Merasa nama baiknya dicemarkan ? Benarkah kita mahluk yang lahir dan hidup bebas dari pencemaran ? Benarkah kita lahir sebagai mahluk yang polos, seperti kertas tabularasa ?Â
Ah, semuanya bisa diperdebatkan. Bisa diliak-liukkan seperti karet tinggal darimana sudut pandang yang dipakai. Tergantung persepsi sejauh mana pengalaman intelektual seseorang mengembara, seberapa banyak buku sudah dibaca. Sudah bertemu dengan dan mengenal siapa saja, yang ikut membangun kemampuan menganalisa setiap persoalan. Baik yang dihadapinya sendiri atau yang terjadi di sekitarnya.

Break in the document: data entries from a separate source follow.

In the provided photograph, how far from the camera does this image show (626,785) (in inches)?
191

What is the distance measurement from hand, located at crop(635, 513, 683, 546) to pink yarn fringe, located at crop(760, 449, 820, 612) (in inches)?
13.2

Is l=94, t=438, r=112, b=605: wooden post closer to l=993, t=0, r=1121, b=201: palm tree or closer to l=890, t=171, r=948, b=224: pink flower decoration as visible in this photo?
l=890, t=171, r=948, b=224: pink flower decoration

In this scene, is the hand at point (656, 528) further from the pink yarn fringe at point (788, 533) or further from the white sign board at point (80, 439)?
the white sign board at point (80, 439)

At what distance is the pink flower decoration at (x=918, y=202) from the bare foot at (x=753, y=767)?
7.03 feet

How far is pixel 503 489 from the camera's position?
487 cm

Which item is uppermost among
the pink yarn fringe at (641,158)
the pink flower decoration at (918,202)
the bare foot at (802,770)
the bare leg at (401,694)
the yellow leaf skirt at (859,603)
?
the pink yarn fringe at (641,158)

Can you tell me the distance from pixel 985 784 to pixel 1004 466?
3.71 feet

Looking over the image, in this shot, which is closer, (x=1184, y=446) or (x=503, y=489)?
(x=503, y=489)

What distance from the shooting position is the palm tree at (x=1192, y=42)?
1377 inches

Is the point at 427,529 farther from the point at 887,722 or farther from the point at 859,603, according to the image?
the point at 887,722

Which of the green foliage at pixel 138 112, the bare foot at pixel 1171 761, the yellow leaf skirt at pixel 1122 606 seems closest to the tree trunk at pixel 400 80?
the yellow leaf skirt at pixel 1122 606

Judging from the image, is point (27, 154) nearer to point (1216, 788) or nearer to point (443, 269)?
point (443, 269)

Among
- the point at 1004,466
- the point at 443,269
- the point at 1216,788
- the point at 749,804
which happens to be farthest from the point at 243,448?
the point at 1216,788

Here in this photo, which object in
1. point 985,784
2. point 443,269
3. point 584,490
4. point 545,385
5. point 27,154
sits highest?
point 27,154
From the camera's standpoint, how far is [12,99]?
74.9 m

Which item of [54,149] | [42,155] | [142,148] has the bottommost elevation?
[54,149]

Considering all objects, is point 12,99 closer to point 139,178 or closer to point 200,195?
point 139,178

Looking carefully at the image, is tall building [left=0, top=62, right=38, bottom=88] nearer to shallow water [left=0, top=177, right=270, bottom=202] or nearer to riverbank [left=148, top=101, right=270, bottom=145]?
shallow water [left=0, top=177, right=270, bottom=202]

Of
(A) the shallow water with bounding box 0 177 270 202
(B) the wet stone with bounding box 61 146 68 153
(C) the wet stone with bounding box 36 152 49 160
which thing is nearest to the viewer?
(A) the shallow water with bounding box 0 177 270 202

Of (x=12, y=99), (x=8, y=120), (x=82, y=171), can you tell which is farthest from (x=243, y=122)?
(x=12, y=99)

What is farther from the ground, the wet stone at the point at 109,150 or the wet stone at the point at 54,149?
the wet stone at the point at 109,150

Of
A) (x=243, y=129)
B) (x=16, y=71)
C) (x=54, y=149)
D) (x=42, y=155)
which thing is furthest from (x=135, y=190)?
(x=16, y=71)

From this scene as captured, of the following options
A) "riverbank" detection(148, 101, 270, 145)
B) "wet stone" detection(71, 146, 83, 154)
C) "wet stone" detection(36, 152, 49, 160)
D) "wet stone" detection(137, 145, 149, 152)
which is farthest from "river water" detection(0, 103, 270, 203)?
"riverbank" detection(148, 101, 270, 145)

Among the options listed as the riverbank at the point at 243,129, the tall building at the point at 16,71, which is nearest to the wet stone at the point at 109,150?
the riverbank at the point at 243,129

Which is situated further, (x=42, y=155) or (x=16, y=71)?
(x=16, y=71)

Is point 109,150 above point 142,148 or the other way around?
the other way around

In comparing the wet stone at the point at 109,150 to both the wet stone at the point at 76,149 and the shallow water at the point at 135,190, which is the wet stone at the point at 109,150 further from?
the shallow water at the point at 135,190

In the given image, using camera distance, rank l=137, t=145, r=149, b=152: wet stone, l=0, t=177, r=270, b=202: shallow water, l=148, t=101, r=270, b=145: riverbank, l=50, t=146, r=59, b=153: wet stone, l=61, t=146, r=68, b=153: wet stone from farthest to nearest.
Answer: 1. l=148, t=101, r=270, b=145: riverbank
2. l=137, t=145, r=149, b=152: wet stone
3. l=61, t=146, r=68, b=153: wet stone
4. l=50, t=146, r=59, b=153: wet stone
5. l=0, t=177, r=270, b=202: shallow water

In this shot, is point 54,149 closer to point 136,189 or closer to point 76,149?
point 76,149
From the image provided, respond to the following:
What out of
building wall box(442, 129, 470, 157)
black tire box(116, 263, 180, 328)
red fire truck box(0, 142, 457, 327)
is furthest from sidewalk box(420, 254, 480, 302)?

Jujur, tidak pura-pura, bersikap apa adanya. Tidak mudah berubah, tidak multitafsir dan tidak mudah meleng kanan ke kiri seperti karet yang gampang dibengkokkan kesana-kemari karena lentur.
Tahun 2016 terbit UU No 19 tentang Perubahan atas UU ITE tahun 2008 dorongan dari Presiden Jokowi di tahun 2015 mengajukan revisi kepada DPR.
Sebagaimana ditulis Kompas.com, Menteri Komunikasi dan Informatika kala itu, Rudiantara meyakini setelah revisi UU ITE ini tak akan ada lagi kriminalisasi kebebasan berpendapat.
Saya kutip kembali sumber berita dari Kompas.com pernyataan Donny Gahral Adian, Tenaga Ahli Utama Kantor Staf Presiden (KSP) Donny Gahral Adian menyebut, wacana revisi Undang-Undang Informasi dan Transaksi Elektronik (ITE) dilontarkan Presiden Joko Widodo karena gaduhnya sosial media.
"Presiden kan merasa gundah melihat bagaimana dengan UU ITE ini ada saling adu di masyarakat, saling mengadukan, sedikit-sedikit mengadukan. Jadi media sosial kita menjadi gaduh," kata Donny kepada Kompas.com, Rabu (17/2/2021).
Menurut Donny, akibat UU ITE, banyak orang yang sebenarnya merupakan korban dan tidak bersalah justru dilaporkan.